I don't feel qualified to review the caching code, but it seems like the 2 concurrent maps are assumed to be synchronized (not the Java language synchronized keyword), even though they in fact don't necessarily have to be. Implementing a cache is hard.

Also, not sure if this was intentional or not, but it seems kinda like a big deal: if you have a CachingRedisClient, call connect() on it, and use the resulting connection to perform operations, the cache will be completely bypassed. It seems to me that implementation-wise, caching should not be a client wrapper, it should be a connection wrapper. Caching on the client-level methods will come for free, as they just do connect().send() (or connect().batch()).

EDIT: I mean, there would still likely have to be a caching-aware client, which would maintain the cache itself and the invalidation connection. All connections created from this client would share the caching stuff. It likely doesn't have to be a new user-visible interface, though.

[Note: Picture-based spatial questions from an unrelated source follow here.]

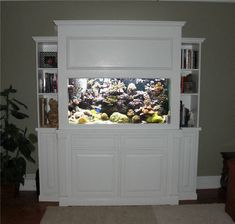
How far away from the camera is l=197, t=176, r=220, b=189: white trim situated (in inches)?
154

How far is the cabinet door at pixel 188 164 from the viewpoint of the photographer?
347 centimetres

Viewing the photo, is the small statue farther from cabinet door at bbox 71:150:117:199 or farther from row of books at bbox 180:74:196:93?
row of books at bbox 180:74:196:93

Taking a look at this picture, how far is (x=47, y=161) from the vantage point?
3414 mm

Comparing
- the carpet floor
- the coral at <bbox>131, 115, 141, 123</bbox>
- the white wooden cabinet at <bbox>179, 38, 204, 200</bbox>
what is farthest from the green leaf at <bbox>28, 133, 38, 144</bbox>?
the white wooden cabinet at <bbox>179, 38, 204, 200</bbox>

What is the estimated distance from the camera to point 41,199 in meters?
3.48

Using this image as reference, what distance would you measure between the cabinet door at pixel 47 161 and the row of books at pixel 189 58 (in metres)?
1.92

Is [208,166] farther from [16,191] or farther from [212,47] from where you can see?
[16,191]

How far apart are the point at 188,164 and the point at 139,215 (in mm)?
944

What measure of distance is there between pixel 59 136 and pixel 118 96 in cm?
88

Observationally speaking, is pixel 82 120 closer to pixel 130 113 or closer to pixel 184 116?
pixel 130 113

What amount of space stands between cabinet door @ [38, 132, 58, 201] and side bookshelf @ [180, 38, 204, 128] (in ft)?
5.60

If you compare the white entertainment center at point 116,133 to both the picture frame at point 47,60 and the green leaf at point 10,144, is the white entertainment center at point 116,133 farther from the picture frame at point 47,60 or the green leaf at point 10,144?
the green leaf at point 10,144

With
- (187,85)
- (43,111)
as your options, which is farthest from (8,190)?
(187,85)

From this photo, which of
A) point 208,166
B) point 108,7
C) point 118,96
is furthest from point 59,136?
point 208,166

craig-day · 2023-08-21T15:58:40Z

@Ladicek thanks for all of the points, and I also personally had the debate about client vs. connection. I decided to start here with the biggest target and use-case being for the RedisAPI interface. In my opinion, when you are calling connect and interacting directly with a connection, I feel like you've acknowledged that you don't necessarily get extra features. You just a connection to a server in which you can send commands, i.e. the lowest level option. Caching felt more like a higher level abstraction that wasn't necessarily explicit to the connection, so I started at the "client" layer. As long as the consumer uses send() or passes the client to RedisAPI (which uses send) then they get the benefits. It felt similar to connection pooling. If you want to leverage the pool, you can just use send and the client will automatically checkout-send-release connections, but if you call connect then you have to deal with managing the sending and releasing.

I do agree the most robust solution would be to directly integrate with the connection implementation to configure tracking based on options, but I wasn't sure where the invalidations listener and cache manager would live in such a case. Without going down the road of verticles or workers or using the event bus, it felt easier to make everything explicit and opt-in with a direct client. I could perhaps remove the implements Redis on the client, and then not expose connect so there isn't a confusing case where you skip the caching you explicitly opted in to.

src/main/java/io/vertx/redis/client/CachingRedisClient.java

Ladicek · 2023-08-22T07:10:26Z

@craig-day OK, that seems like a valid decision, but I guess it should be documented then?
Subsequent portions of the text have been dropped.